Uncertainty in the time of COVID-19

“THE MANSION is closing down in June,” lamented Mayor Jerry P. Treñas in his press conference yesterday, referring to one of the finest hotels in Iloilo City.

It’s like saying that the hotel, which had locked down like all the others with the President’s declaration of “community quarantine,” would no longer re-open.

Department of Tourism (DOT) regional director Helen Catalbas, on the other hand, admitted that the tourism industry had collapsed.

This corner knows of a hotelier in Boracay who still pays his idle employees half of their monthly salaries while uncertain of how long he could go on losing.

Even the most optimistic among businessmen believe that economic recovery would only be possible after the coronavirus crisis would have faded away.

Not all of them believe though that more Filipino victims of coronavirus disease (COVID-19) would have fallen down had we not gone along with more than a hundred other countries in locking down.

But have two and a half months of near-inactivity really saved lives? Could we not have saved the economy as well by simply social distancing, face masking and handwashing? This is based on the world-accepted view that coronavirus may only be transmitted by droplets spread from the carrier to the mouth, nose or eyes of another person.

Days from now, hundreds of thousands of workers, if not millions, would return to work, only to find out there’s no more work to return to.

As of yesterday, the accumulated number of COVID-19 cases in the Philippines was 15,049, of whom only 904 have died. A greater 3,506 have recovered while the remaining 10,639 are still active cases hoping to recover.

In a previous column, I deplored the media magnification of COVID-19 vis-à-vis other diseases. Annual statistics from the Philippine Statistics Authority (PSA) say that no less than 1,500 Filipinos die daily – yes, daily – mostly from other killer diseases.

Would we not one day wake up to suffer worse woes than a disease that has afflicted only a fraction of one percent of the eight billion world population? As of yesterday, the World Health Organization (WHO) had recorded a total of 352,287 COVID-caused deaths worldwide.

What future awaits our children amid conflicting views on whether to open schools on August 24 as suggested  by Education Secretary Leonor Briones?

President Duterte would rather delay it further until after an anti-COVID vaccine would have showed up. But this could be another bone of contention if the vaccine would come from China.

Sinopharm, China’s biggest pharmaceutical company, has asked Health Secretary Francisco Duque to come up with Filipino volunteers to its clinical trial for its newly-developed vaccine.

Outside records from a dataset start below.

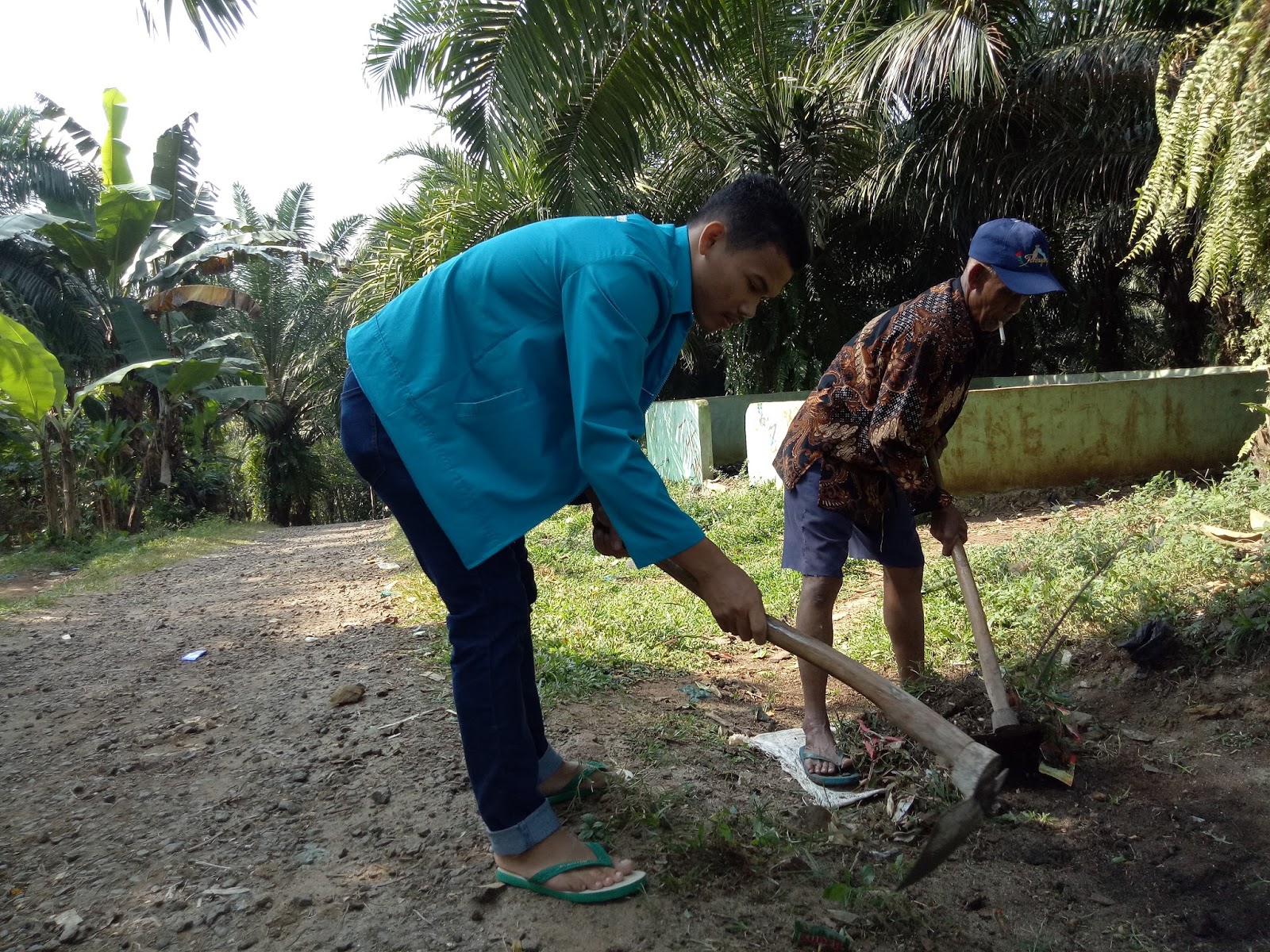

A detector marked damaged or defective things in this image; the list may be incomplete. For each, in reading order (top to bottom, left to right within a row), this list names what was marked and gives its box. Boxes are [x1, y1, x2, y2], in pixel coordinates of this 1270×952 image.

rusty stained wall [945, 368, 1270, 495]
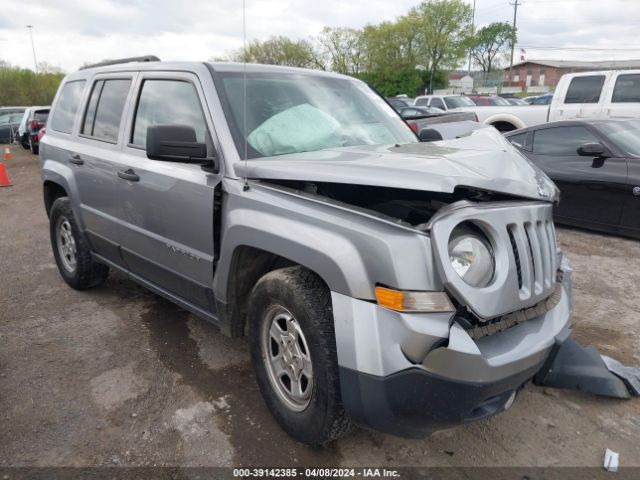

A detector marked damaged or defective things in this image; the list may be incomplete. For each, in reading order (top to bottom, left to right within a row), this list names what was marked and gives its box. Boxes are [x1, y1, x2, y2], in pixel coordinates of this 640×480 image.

damaged jeep patriot [42, 57, 572, 446]
cracked headlight [448, 224, 492, 286]
broken front bumper [332, 258, 572, 438]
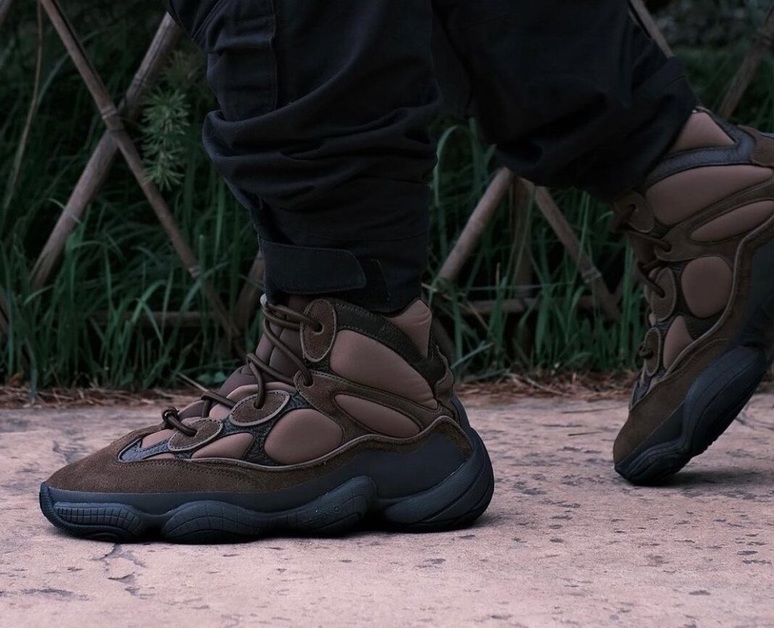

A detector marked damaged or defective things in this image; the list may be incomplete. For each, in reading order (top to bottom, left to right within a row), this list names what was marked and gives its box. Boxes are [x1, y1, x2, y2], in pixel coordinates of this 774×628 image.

cracked concrete surface [1, 392, 774, 624]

Public reaction has so far discouraging.

“The Chinese are looking for guinea pigs,” somebody posted on Facebook. “They would like to profit from the virus that they themselves spread.”

COVID-19 has compelled the United States to move away from the symbiotic relationship that globalization has fostered between itself and China.

“China virus,” US President Donald Trump once exclaimed, as if referring to the rumor that the Chinese Communist Party (CCP) was behind the creation of what could be China’s biological weapon made in Wuhan City to dominate the world.

Fox Business Network recently reported that Washington might pay American companies’ “moving costs” to bring their manufacturing companies in China back to the US.

While the Philippine leadership enjoys “friendship” with China despite the latter’s occupation of our territories at the West Philippine Sea, the United States does not see it that way.